К ночи у Хренова поднялась температура – градусник был теплый, живой, столбик ртути высоко влез по красной лесенке. Долго он бормотал что-то непонятное, кусая губы и покачивая головой, потом уснул. Наташа разделась при вялом пламени свечки. В темном стекле окна увидела свое отражение: бледную тонкую шею, темную косу, упавшую через ключицу. Так она постояла в нежно<м> оцепенении, и вдруг показалось ей, что комната, с диваном, со столом, усыпанном папиросными гильзами, с кроватью, на которой, открыв рот, беспокойно спит остроносый, потный старик, тронулась и вот плывет, как палуба, в черную ночь. Тогда она вздохнула, провела ладонью по голому теплому плечу и, легко уносимая головокружением, опустилась на диван. Потом, смутно улыбаясь, стала отворачивать, стягивая с ног, шелковые серые чулки, заплатанные во многих местах, – и опять поплыла комната, и казалось, что кто-то горячо дует ей в шею, в затылок. Она широко раскрыла глаза – длинные, темные, с голубоватым блеском на белках. Осенняя муха завертелась вокруг свечи и жужжащей черной горошинкой стукнулась об стену. Наташа медленно вползла под одеяло и вытянулась, ощущая, словно со стороны, теплоту своего тела, длинных ляжек, голых рук, закинутых под голову. Ей было лень потушить свечу, лень спугнуть шелковые мурашки, от которых невольно сжимались колени и закрывались глаза. Хренов тяжело охнул и поднял во сне одну руку. Рука упала как мертвая. Наташа привстала, подула на свечу. Разноцветные круги поплыли перед глазами.

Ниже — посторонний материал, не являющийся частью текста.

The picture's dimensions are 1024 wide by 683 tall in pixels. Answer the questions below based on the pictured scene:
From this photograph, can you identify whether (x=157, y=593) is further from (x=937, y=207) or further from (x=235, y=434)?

«Удивительно мне хорошо», – подумала она и рассмеялась в подушку. Теперь она лежала, вся сложившись, и казалась себе самой необыкновенно маленькой, и в голове все мысли были, как теплые искры, <они> мягко рассыпались, скользили. Только стала она засыпать, как дремоту ее расколол неистовый, гортанный крик.
– Папочка, папа, что такое?
Она пошарила по столу, зажгла свечку.
Хренов сидел на постели, бурно дышал, вцепившись пальцами в ворот рубашки. Несколько минут до того он проснулся – и замер от ужаса, приняв светящийся циферблат часов, лежащих рядом на стуле, за ружейное дуло, неподвижно направленное на него. Он ждал выстрела, не смел шевельнуться – а потом не выдержал – закричал. Теперь он смотрел на дочь, мигая, с дрожащей улыбкой.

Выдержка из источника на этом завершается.